EXERCISE OBJECTIVE
Copy all of the material below word for word, keeping each line unchanged.
--- begin ROWS ---
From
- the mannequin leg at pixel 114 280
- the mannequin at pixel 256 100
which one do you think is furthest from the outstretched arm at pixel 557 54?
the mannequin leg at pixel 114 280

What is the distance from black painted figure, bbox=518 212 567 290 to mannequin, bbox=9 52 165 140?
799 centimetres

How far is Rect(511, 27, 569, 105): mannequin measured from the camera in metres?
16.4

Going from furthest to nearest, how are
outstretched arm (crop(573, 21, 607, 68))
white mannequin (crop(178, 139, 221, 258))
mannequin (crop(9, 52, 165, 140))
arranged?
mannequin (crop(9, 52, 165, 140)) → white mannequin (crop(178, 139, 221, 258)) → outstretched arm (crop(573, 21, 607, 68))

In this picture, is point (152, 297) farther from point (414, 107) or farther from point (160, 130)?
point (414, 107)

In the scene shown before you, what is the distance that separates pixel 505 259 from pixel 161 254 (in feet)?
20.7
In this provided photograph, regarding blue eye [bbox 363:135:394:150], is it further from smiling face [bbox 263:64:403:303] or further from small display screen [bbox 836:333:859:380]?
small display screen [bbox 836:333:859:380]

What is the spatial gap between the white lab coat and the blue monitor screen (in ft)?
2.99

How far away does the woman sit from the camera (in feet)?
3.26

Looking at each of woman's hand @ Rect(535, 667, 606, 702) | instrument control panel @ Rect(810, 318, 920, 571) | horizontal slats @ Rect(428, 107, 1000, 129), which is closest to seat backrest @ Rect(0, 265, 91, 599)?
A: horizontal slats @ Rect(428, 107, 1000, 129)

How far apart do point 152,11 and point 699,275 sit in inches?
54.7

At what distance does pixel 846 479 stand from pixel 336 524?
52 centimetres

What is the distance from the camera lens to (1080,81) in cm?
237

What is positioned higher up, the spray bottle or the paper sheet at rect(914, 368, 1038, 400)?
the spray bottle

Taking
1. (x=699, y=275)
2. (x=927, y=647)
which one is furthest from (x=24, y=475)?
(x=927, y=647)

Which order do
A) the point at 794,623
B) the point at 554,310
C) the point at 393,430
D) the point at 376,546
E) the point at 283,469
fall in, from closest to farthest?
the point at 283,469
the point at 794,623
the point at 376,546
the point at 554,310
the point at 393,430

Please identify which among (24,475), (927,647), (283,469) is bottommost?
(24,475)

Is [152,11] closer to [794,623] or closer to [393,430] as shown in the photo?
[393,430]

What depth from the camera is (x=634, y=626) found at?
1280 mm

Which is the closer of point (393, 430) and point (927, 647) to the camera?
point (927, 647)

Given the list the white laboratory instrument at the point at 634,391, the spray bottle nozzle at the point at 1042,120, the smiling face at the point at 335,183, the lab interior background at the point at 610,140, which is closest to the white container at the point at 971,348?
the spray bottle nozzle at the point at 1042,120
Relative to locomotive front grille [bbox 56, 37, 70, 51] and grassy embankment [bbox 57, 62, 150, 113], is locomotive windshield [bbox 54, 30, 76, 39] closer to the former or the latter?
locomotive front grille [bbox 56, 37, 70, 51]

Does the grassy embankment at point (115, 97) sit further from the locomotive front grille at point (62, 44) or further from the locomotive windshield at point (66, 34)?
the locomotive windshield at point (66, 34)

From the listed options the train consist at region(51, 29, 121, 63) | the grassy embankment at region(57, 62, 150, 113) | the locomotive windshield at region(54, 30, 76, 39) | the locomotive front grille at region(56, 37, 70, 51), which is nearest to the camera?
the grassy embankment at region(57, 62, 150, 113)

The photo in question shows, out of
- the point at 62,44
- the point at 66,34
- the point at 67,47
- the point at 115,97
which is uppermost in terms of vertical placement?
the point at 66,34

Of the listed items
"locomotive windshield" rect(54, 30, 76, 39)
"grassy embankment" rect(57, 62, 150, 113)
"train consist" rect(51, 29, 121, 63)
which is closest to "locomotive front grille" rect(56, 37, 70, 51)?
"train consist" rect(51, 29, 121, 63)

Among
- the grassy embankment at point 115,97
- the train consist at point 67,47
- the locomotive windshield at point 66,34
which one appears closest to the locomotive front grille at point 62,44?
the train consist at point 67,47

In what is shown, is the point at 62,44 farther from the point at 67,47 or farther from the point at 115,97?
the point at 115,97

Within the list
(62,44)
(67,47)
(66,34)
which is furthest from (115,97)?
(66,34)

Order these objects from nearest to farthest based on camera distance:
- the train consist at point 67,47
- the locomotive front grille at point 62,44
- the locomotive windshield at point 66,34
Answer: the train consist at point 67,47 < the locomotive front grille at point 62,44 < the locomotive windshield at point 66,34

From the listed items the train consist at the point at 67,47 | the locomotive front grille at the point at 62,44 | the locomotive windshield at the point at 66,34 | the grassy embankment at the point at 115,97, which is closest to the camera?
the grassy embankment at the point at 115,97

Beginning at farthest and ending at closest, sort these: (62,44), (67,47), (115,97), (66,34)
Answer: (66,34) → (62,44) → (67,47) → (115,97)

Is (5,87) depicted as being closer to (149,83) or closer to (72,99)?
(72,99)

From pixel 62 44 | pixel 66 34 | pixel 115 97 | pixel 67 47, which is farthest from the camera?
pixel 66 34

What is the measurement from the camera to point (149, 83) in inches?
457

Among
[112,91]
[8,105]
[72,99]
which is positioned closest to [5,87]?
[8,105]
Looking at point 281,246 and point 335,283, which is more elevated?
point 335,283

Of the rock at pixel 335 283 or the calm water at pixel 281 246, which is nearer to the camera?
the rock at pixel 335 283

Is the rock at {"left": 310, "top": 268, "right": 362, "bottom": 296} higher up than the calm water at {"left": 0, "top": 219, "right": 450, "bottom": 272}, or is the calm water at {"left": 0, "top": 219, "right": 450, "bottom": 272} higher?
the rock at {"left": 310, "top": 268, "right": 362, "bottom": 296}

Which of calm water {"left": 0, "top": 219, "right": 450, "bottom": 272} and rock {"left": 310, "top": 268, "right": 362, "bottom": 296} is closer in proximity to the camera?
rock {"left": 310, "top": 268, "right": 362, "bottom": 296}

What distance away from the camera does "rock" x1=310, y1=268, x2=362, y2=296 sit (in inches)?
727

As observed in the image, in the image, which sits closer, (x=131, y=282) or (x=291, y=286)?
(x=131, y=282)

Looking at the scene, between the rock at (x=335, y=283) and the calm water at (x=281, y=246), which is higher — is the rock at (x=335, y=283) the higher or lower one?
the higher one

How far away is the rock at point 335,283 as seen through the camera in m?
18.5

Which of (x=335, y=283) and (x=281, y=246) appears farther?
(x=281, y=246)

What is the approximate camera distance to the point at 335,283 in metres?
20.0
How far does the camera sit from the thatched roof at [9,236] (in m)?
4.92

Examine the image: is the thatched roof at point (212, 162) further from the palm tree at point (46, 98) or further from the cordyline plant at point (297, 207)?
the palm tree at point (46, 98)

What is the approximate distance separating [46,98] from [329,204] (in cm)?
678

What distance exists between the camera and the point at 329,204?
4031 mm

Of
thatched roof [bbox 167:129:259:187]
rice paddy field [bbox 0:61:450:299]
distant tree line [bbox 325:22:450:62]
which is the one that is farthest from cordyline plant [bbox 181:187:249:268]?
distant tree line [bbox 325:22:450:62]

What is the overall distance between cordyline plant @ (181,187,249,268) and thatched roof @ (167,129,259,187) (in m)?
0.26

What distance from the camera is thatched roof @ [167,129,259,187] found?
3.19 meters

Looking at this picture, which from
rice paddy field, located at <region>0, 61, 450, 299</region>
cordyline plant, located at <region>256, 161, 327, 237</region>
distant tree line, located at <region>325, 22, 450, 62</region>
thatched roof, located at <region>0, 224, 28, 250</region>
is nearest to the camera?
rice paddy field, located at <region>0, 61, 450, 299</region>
--- end ROWS ---
OUTPUT BELOW
From
- the mannequin leg at pixel 114 280
- the mannequin at pixel 256 100
which one do you think is furthest from the outstretched arm at pixel 557 54?
the mannequin leg at pixel 114 280

What is the distance from black painted figure, bbox=518 212 567 290 to mannequin, bbox=9 52 165 140?
799 centimetres

How far is Rect(511, 27, 569, 105): mannequin measured from the camera in metres?
16.4

Going from furthest to nearest, how are
outstretched arm (crop(573, 21, 607, 68))
white mannequin (crop(178, 139, 221, 258))
mannequin (crop(9, 52, 165, 140))
arranged?
mannequin (crop(9, 52, 165, 140)) → white mannequin (crop(178, 139, 221, 258)) → outstretched arm (crop(573, 21, 607, 68))

In this picture, is point (152, 297) farther from point (414, 107) or farther from point (160, 130)?
point (414, 107)

In the scene shown before you, what is the distance that separates pixel 505 259 from pixel 161 254 (in feet)?
20.7
In this provided photograph, regarding blue eye [bbox 363:135:394:150], is it further from smiling face [bbox 263:64:403:303] or further from small display screen [bbox 836:333:859:380]?
small display screen [bbox 836:333:859:380]

What is the spatial gap between the white lab coat and the blue monitor screen (in ft)?
2.99

How far away does the woman sit from the camera (in feet)?
3.26

Looking at each of woman's hand @ Rect(535, 667, 606, 702) | instrument control panel @ Rect(810, 318, 920, 571) | horizontal slats @ Rect(428, 107, 1000, 129), which is closest to seat backrest @ Rect(0, 265, 91, 599)?
A: horizontal slats @ Rect(428, 107, 1000, 129)

How far apart do point 152,11 and point 699,275 sit in inches?
54.7

At what distance does pixel 846 479 stand from pixel 336 524?
52 centimetres

What is the distance from the camera lens to (1080,81) in cm?
237

What is positioned higher up, the spray bottle or the paper sheet at rect(914, 368, 1038, 400)?
the spray bottle

Taking
1. (x=699, y=275)
2. (x=927, y=647)
which one is furthest from (x=24, y=475)?
(x=927, y=647)

Which order do
A) the point at 794,623
B) the point at 554,310
C) the point at 393,430
D) the point at 376,546
E) the point at 283,469
fall in, from closest to farthest?
the point at 283,469
the point at 794,623
the point at 376,546
the point at 554,310
the point at 393,430

Please identify which among (24,475), (927,647), (283,469) is bottommost?
(24,475)

Is [152,11] closer to [794,623] or closer to [393,430] as shown in the photo?
[393,430]

What depth from the camera is (x=634, y=626) found at?
1280 mm

Which is the closer of point (393, 430) and point (927, 647) to the camera?
point (927, 647)

Given the list the white laboratory instrument at the point at 634,391, the spray bottle nozzle at the point at 1042,120, the smiling face at the point at 335,183, the lab interior background at the point at 610,140, which is closest to the white container at the point at 971,348?
the spray bottle nozzle at the point at 1042,120
Relative to locomotive front grille [bbox 56, 37, 70, 51] and grassy embankment [bbox 57, 62, 150, 113], is locomotive windshield [bbox 54, 30, 76, 39] closer to the former or the latter?
locomotive front grille [bbox 56, 37, 70, 51]

Does the grassy embankment at point (115, 97) sit further from the locomotive front grille at point (62, 44) or further from the locomotive windshield at point (66, 34)?
the locomotive windshield at point (66, 34)

From the listed options the train consist at region(51, 29, 121, 63) | the grassy embankment at region(57, 62, 150, 113) | the locomotive windshield at region(54, 30, 76, 39) | the locomotive front grille at region(56, 37, 70, 51), which is nearest to the camera?
the grassy embankment at region(57, 62, 150, 113)

The photo in question shows, out of
- the point at 62,44
- the point at 66,34
- the point at 67,47
- the point at 115,97
which is uppermost in terms of vertical placement?
the point at 66,34

Of the listed items
"locomotive windshield" rect(54, 30, 76, 39)
"grassy embankment" rect(57, 62, 150, 113)
"train consist" rect(51, 29, 121, 63)
which is closest to "locomotive front grille" rect(56, 37, 70, 51)?
"train consist" rect(51, 29, 121, 63)

Among
- the grassy embankment at point 115,97
- the train consist at point 67,47
- the locomotive windshield at point 66,34
which one appears closest to the locomotive front grille at point 62,44?
the train consist at point 67,47

In what is shown, is the point at 62,44 farther from the point at 67,47 or farther from the point at 115,97?
the point at 115,97

Within the list
(62,44)
(67,47)
(66,34)
which is furthest from (115,97)?
(66,34)

Order these objects from nearest to farthest based on camera distance:
- the train consist at point 67,47
- the locomotive front grille at point 62,44
- the locomotive windshield at point 66,34
Answer: the train consist at point 67,47 < the locomotive front grille at point 62,44 < the locomotive windshield at point 66,34

From the listed items the train consist at the point at 67,47 | the locomotive front grille at the point at 62,44 | the locomotive windshield at the point at 66,34 | the grassy embankment at the point at 115,97, which is closest to the camera?
the grassy embankment at the point at 115,97

Beginning at farthest and ending at closest, sort these: (62,44), (67,47), (115,97), (66,34)
Answer: (66,34) → (62,44) → (67,47) → (115,97)

Is (5,87) depicted as being closer to (149,83) or closer to (72,99)?
(72,99)

From pixel 62 44 | pixel 66 34 | pixel 115 97 | pixel 67 47, which is farthest from the camera?
pixel 66 34

What is the measurement from the camera to point (149, 83) in inches?
457

Among
[112,91]
[8,105]
[72,99]
which is positioned closest to [5,87]?
[8,105]
Looking at point 281,246 and point 335,283, which is more elevated?
point 335,283

Of the rock at pixel 335 283 or the calm water at pixel 281 246, which is nearer to the camera?
the rock at pixel 335 283

Is the rock at {"left": 310, "top": 268, "right": 362, "bottom": 296} higher up than the calm water at {"left": 0, "top": 219, "right": 450, "bottom": 272}, or is the calm water at {"left": 0, "top": 219, "right": 450, "bottom": 272} higher?
the rock at {"left": 310, "top": 268, "right": 362, "bottom": 296}

Which of calm water {"left": 0, "top": 219, "right": 450, "bottom": 272} and rock {"left": 310, "top": 268, "right": 362, "bottom": 296} is closer in proximity to the camera?
rock {"left": 310, "top": 268, "right": 362, "bottom": 296}

What distance away from the camera does "rock" x1=310, y1=268, x2=362, y2=296 sit (in inches)?
727

As observed in the image, in the image, which sits closer, (x=131, y=282) or (x=291, y=286)?
(x=131, y=282)

Looking at the scene, between the rock at (x=335, y=283) and the calm water at (x=281, y=246), which is higher — is the rock at (x=335, y=283) the higher or lower one?
the higher one

How far away is the rock at point 335,283 as seen through the camera in m?
18.5

Which of (x=335, y=283) and (x=281, y=246) appears farther?
(x=281, y=246)

What is the approximate camera distance to the point at 335,283 in metres?
20.0
How far does the camera sit from the thatched roof at [9,236] (in m)?
4.92

Examine the image: is the thatched roof at point (212, 162) further from the palm tree at point (46, 98) or further from the cordyline plant at point (297, 207)?
the palm tree at point (46, 98)

What is the approximate distance separating [46,98] from [329,204] (in cm)?
678

What distance exists between the camera and the point at 329,204?
4031 mm

Of
thatched roof [bbox 167:129:259:187]
rice paddy field [bbox 0:61:450:299]
distant tree line [bbox 325:22:450:62]
which is the one that is farthest from cordyline plant [bbox 181:187:249:268]?
distant tree line [bbox 325:22:450:62]

What is the overall distance between cordyline plant @ (181,187,249,268) and thatched roof @ (167,129,259,187) (in m)?
0.26

What distance from the camera is thatched roof @ [167,129,259,187] found?
3.19 meters

Looking at this picture, which from
rice paddy field, located at <region>0, 61, 450, 299</region>
cordyline plant, located at <region>256, 161, 327, 237</region>
distant tree line, located at <region>325, 22, 450, 62</region>
thatched roof, located at <region>0, 224, 28, 250</region>
is nearest to the camera?
rice paddy field, located at <region>0, 61, 450, 299</region>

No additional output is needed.